Although the trope is screaming “Don’t go in there!” or “Look behind you!” in a horror movie, at some point in Swallow, you will feel physically compelled to shout “Do not put that in your mouth!” For the second time inside of a month, a sleek flick written and directed by a dude dabbles in feminism. Much like Invisible Man, the thesis of Swallow is uber-explicit and overwhelmingly on-the-nose.
Together, the two films feel like being in a creative writing class with young bros who have just had the “woke” realization that “women are, like, people too, you know?” Is this progress? If it is, let’s hope “step two” is actually letting women write and direct gorgeous parables about marital oppression and the haunting horror of sexual assault.
In case it was buried in the previous sentence, writer/director Carlo Mirabella-Davis’s film is a gorgeous parable. Swallow is buoyed by a brilliantly delicate performance from Haley Bennett, who resembles a hybrid of Michelle Williams and Jennifer Lawrence and may be as (or more) talented than both. She plays Hunter, a former toiletry saleswoman now unhappily married to a wealthy young douchebag. If you needed proof of that whole “on-the-nose” thing, her husband’s name is “Rich-ie.”
Hunter is smothered by the expectations of her in-laws. When she finds out she’s pregnant, she develops pica. That is a very real condition in which people are compelled to eat things that you very much, absolutely should not eat. When she first puts a marble in her mouth, things get uncomfortable. Within a few minutes, you will be longing for the time when someone ingesting a marble made you uncomfortable. As she grapples with the quiet, muted monstrosity of her abusive domestic cage, revelations about her past emerge, leading to a third act that is definitely going to make folks squirm.
Awash in clean lines and crisp colors, Swallow looks like a Mad Men set designer was asked to envision present day. Fittingly, that also points to the complicated part, as the themes sure feel like a 1960s understanding of sex- and gender-based issues. The first two acts have a strange, hazy feel to them, while the final act goes for a literal plot resolution. Although weirder would have been better, if only because Bennett is spectacular the more room she’s given to roam, the conclusion feels somewhat “brave,” if only with a lower-case “b.”

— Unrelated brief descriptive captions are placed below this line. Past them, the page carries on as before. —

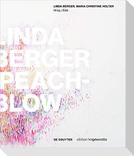 LINDA BERGER - PEACH-BLOW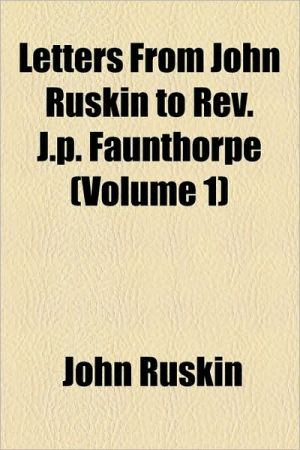 Letters from John Ruskin to REV. J.P. Faunthorpe (Volume 1)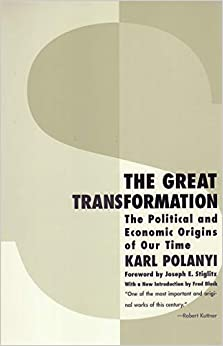 The Great Transformation The Political and Economic Origins of Our Time Polanyi, Karl 8601404780325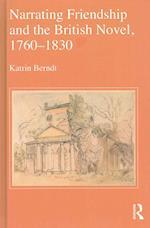 Narrating Friendship and the British Novel, 1760-1830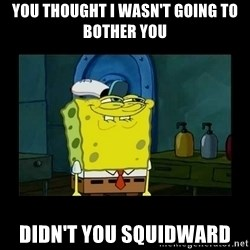 didnt you squidward - You thought I wasn't going to bother you Didn't you squidward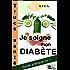Je soigne mon diabète Trucs Santé (Guide Pratique t. 1)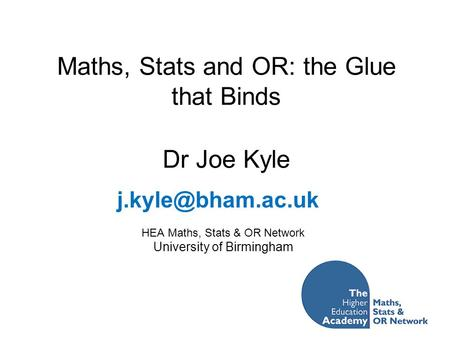 Maths, Stats and OR: the Glue that Binds Dr Joe Kyle HEA Maths, Stats & OR Network University of Birmingham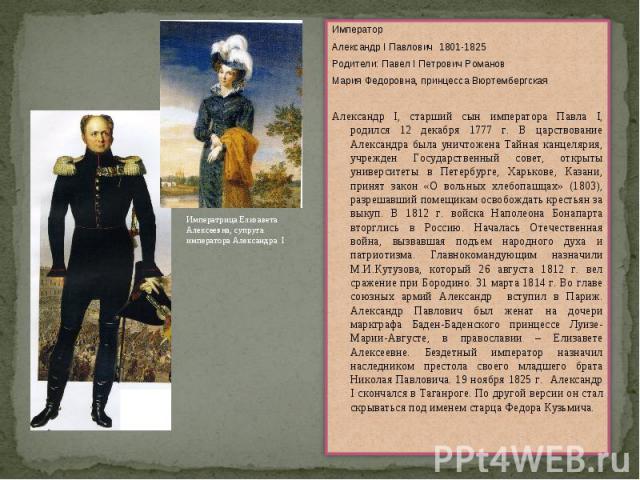 ИмператорАлександр I Павлович 1801-1825Родители: Павел I Петрович РомановМария Федоровна, принцесса ВюртембергскаяАлександр I, старший сын императора Павла I, родился 12 декабря 1777 г. В царствование Александра была уничтожена Тайная канцелярия, уч…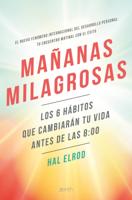 Download and Read Online Mañanas milagrosas
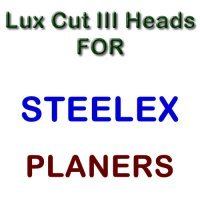 Lux Cut III Heads for Planers by STEELEX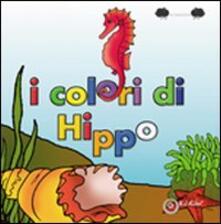 I colori di Hippo - Annarita Da Bellonio - copertina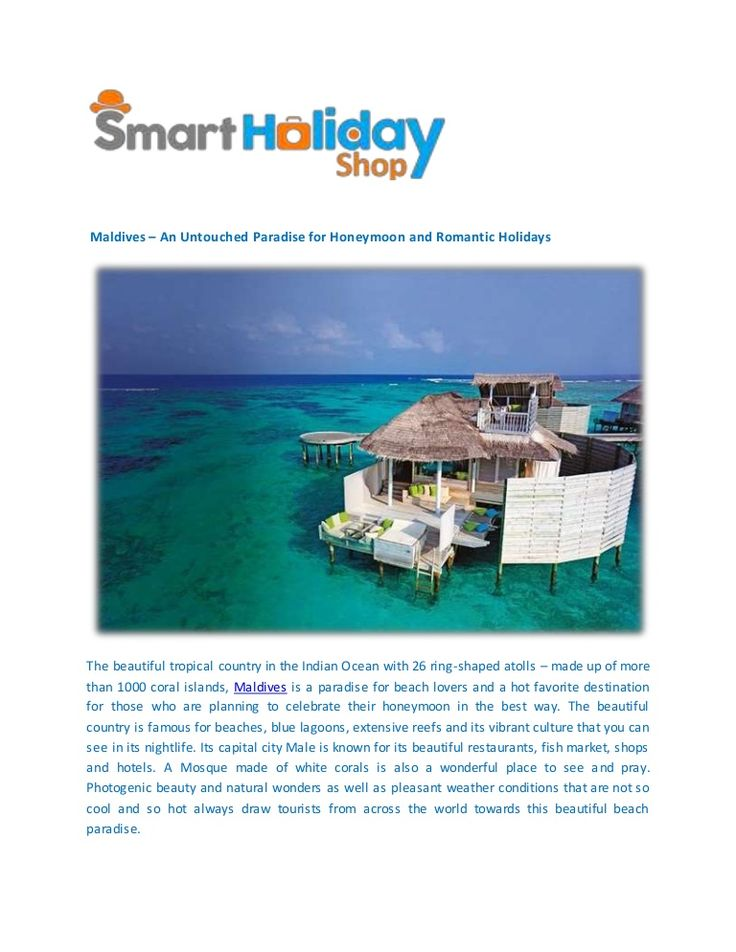 For you, Smart Holiday Shop is a one stop reliable name bringing you a variety of tour packages for honeymoon in Maldives or memorable holidays in Maldives.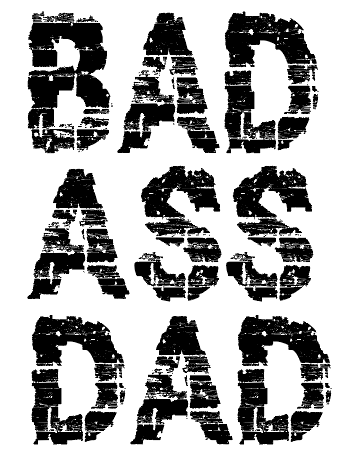 Bad A$$ Dad Sublimation Transfer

Anyone who hears that Swallow is a feminist thriller about a woman who eats strange objects and thinks “I should check that out” is almost certainly going to be satisfied. That is, they’ll be satisfied with the movie, and wholly uncomfortable with what Hunter done ate. Although undeniably better when women are given the space to tell stories of abuse, remedial anti-sexism is still anti-sexism. More than anything, you should see Swallow because Bennett absolutely, positively deserves to be an A-list actress. Whatever ScarJo was being penciled in for next, kick it her way, okay?